Siegel had argued that a private university didn't deserve deference, and ESDC attorney John Casolaro was forced to agree that, under the state's reasoning, even a trade school would qualify as a beneficiary of eminent domain.
Ciparick cited another case in the Atlantic Yards litigation:
Indeed, there is nothing in the statutory language limiting a proposed educational project to public educational institutions. Moreover, consonant with the policy articulated in the UDC Act, ESDC has a history of participation in civic projects involving private entities. The most recent example of a civic project is the Atlantic Yards project, which authorized a private entity to construct and operate an arena for the Nets professional basketball franchise.Boundaries of a civic project
The proposed Project here is at least as compelling in its civic dimension as the private development in Matter of Develop Don't Destroy (Brooklyn). Unlike the Nets basketball franchise, Columbia University, though private, operates as a non-profit educational corporation. Thus, the concern that a private enterprise will be profiting through eminent domain is not present. Rather, the purpose of the Project is unquestionably to promote education and academic research while providing public benefits to the local community.

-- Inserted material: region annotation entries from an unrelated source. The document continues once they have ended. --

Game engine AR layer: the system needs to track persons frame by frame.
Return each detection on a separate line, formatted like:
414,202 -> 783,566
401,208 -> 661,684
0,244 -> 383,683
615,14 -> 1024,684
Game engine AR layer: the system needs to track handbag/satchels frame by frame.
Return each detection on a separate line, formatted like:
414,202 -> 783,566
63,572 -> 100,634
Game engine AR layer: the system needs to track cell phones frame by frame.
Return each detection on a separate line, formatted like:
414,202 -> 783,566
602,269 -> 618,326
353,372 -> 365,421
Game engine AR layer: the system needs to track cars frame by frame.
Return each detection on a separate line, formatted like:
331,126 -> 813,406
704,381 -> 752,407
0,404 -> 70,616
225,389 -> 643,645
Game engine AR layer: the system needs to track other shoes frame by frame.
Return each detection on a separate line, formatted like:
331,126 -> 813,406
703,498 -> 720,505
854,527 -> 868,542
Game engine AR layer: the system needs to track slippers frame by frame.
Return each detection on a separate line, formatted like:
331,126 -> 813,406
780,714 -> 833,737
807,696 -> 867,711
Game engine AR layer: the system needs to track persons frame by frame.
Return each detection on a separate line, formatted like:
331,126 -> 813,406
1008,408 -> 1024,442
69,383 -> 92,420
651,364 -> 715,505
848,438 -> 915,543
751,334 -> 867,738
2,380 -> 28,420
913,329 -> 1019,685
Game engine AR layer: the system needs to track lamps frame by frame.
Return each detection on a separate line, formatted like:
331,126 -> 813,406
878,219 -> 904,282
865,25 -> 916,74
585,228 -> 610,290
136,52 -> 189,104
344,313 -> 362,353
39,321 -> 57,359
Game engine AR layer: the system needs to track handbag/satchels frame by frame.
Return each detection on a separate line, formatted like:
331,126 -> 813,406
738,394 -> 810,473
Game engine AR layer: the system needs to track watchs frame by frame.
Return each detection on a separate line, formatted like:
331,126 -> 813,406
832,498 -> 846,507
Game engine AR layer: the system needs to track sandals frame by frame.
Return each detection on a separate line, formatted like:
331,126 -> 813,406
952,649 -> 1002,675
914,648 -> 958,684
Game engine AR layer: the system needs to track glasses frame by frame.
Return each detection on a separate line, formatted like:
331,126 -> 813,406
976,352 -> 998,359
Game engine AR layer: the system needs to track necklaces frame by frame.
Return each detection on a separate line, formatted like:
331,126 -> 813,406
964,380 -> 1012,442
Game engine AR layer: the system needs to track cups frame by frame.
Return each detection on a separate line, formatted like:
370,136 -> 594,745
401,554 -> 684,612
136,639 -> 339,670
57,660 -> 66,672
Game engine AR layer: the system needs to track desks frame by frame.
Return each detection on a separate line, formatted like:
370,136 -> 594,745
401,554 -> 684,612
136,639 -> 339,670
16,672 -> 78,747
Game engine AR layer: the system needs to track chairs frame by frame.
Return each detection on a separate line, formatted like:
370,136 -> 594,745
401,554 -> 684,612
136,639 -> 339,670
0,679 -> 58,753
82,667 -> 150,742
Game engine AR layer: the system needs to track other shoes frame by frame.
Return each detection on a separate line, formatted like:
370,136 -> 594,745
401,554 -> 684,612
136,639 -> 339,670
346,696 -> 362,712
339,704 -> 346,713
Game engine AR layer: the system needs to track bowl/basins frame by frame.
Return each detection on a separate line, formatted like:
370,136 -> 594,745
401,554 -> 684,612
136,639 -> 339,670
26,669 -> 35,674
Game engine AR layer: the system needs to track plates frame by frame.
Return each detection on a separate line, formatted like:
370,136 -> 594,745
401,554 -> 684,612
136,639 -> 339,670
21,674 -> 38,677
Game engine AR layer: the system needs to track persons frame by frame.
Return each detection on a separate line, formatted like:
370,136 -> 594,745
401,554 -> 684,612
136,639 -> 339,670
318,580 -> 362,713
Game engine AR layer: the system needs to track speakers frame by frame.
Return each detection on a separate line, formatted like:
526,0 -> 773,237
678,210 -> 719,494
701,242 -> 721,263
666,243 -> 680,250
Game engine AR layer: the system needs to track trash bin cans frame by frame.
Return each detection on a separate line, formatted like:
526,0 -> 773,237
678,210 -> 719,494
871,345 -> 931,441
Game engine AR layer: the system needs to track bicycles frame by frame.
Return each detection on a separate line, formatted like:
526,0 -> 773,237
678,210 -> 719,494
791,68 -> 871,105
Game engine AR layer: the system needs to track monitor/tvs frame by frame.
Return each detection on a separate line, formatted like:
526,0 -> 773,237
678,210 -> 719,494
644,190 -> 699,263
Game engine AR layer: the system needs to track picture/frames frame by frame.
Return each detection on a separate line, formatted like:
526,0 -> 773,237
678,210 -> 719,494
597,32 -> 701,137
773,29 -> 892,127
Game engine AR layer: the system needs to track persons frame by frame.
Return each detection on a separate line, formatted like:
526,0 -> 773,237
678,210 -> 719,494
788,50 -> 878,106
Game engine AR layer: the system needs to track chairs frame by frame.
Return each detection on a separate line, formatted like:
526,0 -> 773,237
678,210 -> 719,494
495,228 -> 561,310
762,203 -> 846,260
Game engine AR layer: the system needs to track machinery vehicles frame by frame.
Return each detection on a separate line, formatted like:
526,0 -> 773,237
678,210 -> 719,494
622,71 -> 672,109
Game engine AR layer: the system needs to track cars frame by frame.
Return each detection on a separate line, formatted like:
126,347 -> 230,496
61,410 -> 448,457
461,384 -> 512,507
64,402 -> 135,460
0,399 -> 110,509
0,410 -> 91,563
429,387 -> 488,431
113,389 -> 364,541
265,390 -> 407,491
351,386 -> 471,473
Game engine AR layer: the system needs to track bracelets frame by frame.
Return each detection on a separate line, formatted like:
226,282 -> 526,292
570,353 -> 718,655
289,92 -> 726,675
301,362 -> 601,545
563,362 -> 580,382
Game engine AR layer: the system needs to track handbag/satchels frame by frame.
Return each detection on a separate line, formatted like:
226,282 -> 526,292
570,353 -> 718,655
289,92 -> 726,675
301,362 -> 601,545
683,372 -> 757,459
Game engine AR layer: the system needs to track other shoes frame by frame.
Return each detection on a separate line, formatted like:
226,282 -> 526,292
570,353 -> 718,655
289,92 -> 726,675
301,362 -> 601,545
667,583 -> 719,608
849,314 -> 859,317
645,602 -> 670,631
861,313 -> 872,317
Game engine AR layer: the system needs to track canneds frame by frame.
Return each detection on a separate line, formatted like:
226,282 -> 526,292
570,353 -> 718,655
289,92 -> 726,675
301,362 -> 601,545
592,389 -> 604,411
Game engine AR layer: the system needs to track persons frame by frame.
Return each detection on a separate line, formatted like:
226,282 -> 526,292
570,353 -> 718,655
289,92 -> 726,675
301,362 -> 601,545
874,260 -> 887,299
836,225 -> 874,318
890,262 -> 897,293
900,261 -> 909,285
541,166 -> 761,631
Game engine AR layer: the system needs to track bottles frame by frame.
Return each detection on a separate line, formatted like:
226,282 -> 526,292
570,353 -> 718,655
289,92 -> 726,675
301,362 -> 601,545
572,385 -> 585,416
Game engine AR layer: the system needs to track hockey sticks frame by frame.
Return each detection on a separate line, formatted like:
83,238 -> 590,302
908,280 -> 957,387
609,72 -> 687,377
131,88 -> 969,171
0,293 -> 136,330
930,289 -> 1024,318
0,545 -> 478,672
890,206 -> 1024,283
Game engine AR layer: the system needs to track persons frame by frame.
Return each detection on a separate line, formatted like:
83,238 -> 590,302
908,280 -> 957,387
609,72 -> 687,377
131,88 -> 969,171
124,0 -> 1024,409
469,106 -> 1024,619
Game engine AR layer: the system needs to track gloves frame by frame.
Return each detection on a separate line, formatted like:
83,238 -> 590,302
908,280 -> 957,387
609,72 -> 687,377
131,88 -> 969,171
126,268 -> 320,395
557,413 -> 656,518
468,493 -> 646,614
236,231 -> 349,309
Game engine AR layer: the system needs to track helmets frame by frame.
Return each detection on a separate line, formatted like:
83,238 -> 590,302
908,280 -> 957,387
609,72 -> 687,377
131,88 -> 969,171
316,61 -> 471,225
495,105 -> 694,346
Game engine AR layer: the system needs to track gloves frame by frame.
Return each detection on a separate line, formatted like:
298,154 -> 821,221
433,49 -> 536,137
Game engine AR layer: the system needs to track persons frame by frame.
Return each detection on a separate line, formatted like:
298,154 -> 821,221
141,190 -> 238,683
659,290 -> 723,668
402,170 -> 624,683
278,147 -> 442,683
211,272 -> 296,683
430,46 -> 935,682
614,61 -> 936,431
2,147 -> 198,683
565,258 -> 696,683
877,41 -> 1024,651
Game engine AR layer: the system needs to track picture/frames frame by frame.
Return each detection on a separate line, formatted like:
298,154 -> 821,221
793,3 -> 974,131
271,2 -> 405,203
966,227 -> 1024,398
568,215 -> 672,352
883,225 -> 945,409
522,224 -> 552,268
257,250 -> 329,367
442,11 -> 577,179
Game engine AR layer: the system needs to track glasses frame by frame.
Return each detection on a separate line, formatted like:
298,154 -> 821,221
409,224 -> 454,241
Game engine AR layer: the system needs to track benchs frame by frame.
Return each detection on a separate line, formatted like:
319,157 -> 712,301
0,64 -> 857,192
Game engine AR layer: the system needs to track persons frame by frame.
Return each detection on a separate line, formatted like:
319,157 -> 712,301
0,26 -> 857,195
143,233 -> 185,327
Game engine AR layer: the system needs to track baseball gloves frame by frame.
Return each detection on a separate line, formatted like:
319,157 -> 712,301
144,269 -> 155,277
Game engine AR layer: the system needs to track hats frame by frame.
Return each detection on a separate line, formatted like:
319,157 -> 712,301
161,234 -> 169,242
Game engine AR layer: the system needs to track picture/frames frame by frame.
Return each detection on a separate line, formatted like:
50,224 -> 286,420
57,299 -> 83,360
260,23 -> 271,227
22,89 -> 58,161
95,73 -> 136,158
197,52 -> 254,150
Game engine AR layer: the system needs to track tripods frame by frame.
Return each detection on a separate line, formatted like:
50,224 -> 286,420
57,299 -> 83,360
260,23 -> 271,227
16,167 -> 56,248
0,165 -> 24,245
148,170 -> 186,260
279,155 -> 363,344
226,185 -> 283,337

How far could it go? Smith warned:
The majority seems to read this definition as broadly as its literal language permits. It implies that any public or private activity that can fairly be called educational -- or, by implication, cultural or recreational and so forth -- will qualify a project as "civic." Surely this approach will, in some imaginable cases, cause the statute to be unconstitutional as applied: would anyone seriously suggest, for example, that private tennis camps or karate schools ("educational" uses), or private casinos or adult video stores ("recreational" uses), qualify as "public" uses in the constitutional sense?Ciparick responded in a footnote:
Since the constitutionality of the UDC Act pertaining to "civic projects" is not challenged by petitioners, we respectfully disagree with our concurring colleague that it should be addressed here. Moreover, we do not believe that anything in our opinion could reasonably be construed to mean that "private tennis camps or karate schools" or "private casinos or adult video stores" would qualify as a "civic project" within the meaning of the UDC Act.It's a good question. After all, Supreme Court Justice Joan Madden, in deciding that the Atlantic Yards arena was a civic project, went to the dictionary.
As I noted in January 2008, because sports spectatorship is a form of amusement, which is one definition of "recreational," Madden wrote, the arena qualifies as a facility designed and intended for "recreational purposes," and as such constitutes a "civic project" as defined under the UDCA.
To me, Shoot the Freak at Coney Island would also qualify.